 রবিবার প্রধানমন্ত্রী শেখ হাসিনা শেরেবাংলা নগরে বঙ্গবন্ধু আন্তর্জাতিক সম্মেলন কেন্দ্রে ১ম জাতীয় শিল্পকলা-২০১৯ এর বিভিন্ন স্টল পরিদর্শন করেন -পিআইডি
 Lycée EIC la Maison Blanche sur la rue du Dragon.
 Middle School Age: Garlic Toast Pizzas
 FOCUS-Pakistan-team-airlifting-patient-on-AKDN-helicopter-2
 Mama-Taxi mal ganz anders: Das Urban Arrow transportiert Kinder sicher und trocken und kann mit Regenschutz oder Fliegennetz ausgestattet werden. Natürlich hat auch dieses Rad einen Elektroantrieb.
* * *
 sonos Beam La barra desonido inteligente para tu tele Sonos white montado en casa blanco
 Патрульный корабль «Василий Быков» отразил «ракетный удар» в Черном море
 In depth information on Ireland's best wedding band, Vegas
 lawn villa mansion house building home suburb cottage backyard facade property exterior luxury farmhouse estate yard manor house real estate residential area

◆ **PROMPT**
Give an exact copy of the lines above from the line with "রবিবার প্রধানমন্ত্রী শেখ" up to and including the line with "Mama-Taxi mal ganz", and leave everything else out.

◆ **OUTPUT OF THE TASK**
 রবিবার প্রধানমন্ত্রী শেখ হাসিনা শেরেবাংলা নগরে বঙ্গবন্ধু আন্তর্জাতিক সম্মেলন কেন্দ্রে ১ম জাতীয় শিল্পকলা-২০১৯ এর বিভিন্ন স্টল পরিদর্শন করেন -পিআইডি
 Lycée EIC la Maison Blanche sur la rue du Dragon.
 Middle School Age: Garlic Toast Pizzas
 FOCUS-Pakistan-team-airlifting-patient-on-AKDN-helicopter-2
 Mama-Taxi mal ganz anders: Das Urban Arrow transportiert Kinder sicher und trocken und kann mit Regenschutz oder Fliegennetz ausgestattet werden. Natürlich hat auch dieses Rad einen Elektroantrieb.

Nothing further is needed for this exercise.